Solved – Removing outliers from asymmetric data

descriptive statisticsoutliersrwinsorizing

I have a data set that includes the number of visits to a website. Here are some descriptive statistics for my data

Median: 4
Mean: 14.1352
SD: 121.8119

Clearly, there are some huge values (individuals who have visited the site thousands of times.) To remove these outliers I considered simply removing any data that falls outside more than 3.5 standard deviations from the mean. The result is that I discovered there is still a significant fat tail with my data. After removal of data that falls outside more than 3.5 standard deviations my descriptive statistics adjust to

Median: 4
Mean: 10.2201
SD: 19.7492

I also explored using a winsorized mean but again since my data is asymmetric I feel like my descriptive statistics are biased. Is there a method that I can use to reevaluate my data to provide descriptive statistics that would represent a ‘majority’ of the population?

As I understand the concept of bootstrapping, I could sample my population and then resample and generation thousands of populations that may represent my population differently based on the resample of my original sample population. Would this method be appropriate?
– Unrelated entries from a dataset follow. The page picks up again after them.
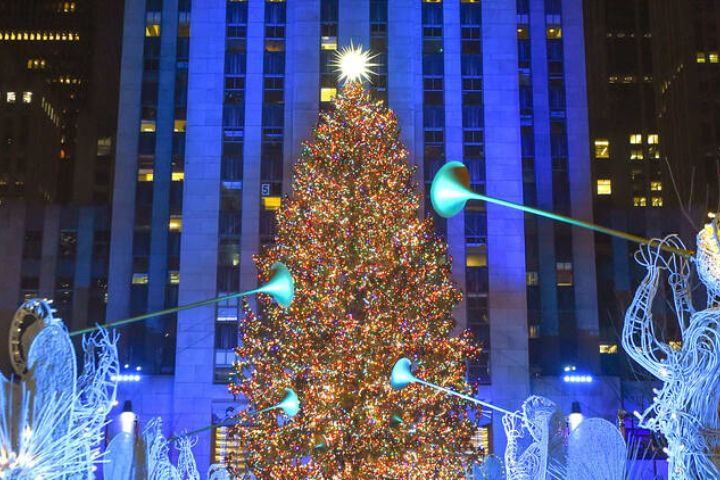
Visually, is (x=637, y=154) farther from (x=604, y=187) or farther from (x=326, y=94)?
(x=326, y=94)

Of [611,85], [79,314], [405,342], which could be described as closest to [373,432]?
[405,342]

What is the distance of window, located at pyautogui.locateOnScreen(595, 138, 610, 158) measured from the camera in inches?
2507

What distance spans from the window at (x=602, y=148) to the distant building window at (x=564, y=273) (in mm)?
24121

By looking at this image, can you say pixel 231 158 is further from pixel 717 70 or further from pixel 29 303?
pixel 717 70

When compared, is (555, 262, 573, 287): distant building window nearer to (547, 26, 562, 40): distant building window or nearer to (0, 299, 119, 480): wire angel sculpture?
(547, 26, 562, 40): distant building window

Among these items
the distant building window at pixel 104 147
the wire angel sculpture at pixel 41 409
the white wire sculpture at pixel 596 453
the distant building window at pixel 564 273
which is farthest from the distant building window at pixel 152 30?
the white wire sculpture at pixel 596 453

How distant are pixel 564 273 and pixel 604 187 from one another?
21.3 metres

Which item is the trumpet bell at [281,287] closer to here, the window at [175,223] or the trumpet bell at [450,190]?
the trumpet bell at [450,190]

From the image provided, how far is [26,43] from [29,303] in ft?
407

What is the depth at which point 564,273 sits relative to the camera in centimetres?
4156

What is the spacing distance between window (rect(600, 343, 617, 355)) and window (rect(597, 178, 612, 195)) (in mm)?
14561

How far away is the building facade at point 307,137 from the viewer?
39.4 m

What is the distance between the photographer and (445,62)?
4153 cm

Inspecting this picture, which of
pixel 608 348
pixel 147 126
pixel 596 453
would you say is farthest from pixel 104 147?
pixel 596 453
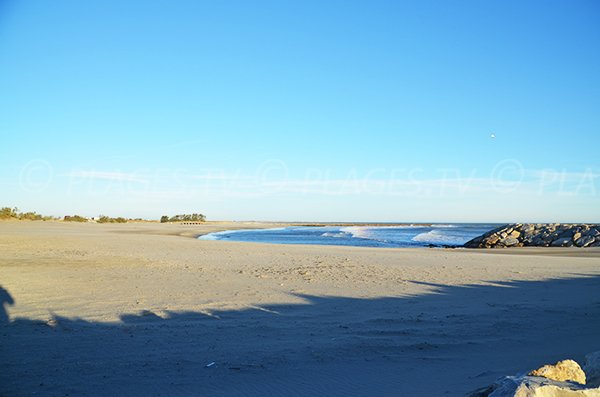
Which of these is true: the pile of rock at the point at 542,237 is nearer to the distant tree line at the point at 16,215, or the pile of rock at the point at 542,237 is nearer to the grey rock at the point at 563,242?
the grey rock at the point at 563,242

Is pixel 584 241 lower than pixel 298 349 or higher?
higher

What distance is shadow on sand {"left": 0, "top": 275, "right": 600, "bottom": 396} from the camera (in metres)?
5.04

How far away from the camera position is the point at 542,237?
A: 3391 cm

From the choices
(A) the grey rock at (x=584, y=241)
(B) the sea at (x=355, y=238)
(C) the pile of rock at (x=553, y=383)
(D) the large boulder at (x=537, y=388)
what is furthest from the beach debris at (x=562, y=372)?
(A) the grey rock at (x=584, y=241)

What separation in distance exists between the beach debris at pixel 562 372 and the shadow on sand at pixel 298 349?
3.39ft

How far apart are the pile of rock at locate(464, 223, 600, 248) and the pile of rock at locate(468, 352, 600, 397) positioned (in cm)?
3152

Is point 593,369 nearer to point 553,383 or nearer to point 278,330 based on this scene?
point 553,383

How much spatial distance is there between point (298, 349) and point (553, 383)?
3490 millimetres

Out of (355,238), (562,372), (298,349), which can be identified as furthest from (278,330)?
(355,238)

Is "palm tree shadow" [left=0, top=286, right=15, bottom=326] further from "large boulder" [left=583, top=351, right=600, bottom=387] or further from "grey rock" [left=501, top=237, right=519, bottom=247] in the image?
"grey rock" [left=501, top=237, right=519, bottom=247]

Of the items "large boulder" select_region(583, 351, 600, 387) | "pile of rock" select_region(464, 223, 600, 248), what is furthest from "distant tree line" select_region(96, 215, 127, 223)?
"large boulder" select_region(583, 351, 600, 387)

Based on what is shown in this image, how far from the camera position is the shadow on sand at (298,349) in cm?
504

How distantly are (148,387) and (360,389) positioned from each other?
90.5 inches

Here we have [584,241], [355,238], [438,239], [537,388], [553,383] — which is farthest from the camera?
[438,239]
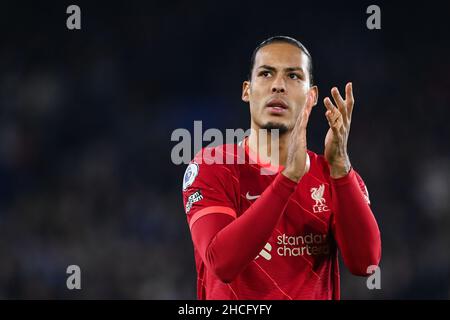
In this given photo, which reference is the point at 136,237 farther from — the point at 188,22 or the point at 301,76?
the point at 301,76

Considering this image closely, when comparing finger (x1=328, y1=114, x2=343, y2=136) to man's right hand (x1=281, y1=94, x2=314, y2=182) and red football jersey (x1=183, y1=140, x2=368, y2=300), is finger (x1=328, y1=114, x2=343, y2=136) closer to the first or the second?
man's right hand (x1=281, y1=94, x2=314, y2=182)

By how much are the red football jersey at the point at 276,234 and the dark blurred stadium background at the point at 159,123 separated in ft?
13.8

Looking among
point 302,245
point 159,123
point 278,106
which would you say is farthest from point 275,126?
point 159,123

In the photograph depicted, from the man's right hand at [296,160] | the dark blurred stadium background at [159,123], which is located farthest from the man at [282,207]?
the dark blurred stadium background at [159,123]

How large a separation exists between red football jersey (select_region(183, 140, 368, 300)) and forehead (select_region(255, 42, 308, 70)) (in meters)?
0.47

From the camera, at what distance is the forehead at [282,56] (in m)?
3.16

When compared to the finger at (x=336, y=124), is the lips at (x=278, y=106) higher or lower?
higher

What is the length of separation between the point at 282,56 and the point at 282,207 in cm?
87

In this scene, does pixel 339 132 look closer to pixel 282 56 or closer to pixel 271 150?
pixel 271 150

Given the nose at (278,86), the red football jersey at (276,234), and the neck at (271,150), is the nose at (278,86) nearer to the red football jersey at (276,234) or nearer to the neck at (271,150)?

Any other ideas or direction?

Any references or examples with R would be very much appreciated as well.

Best Answer

Don't remove any outliers until you explore the data a bit further. I suggest that you should do a log transform on the data and see whether it becomes more nearly symmetrical--the outliers may not be as extreme as you think. (Log values make perfect sense if there is some sort of power law at play.)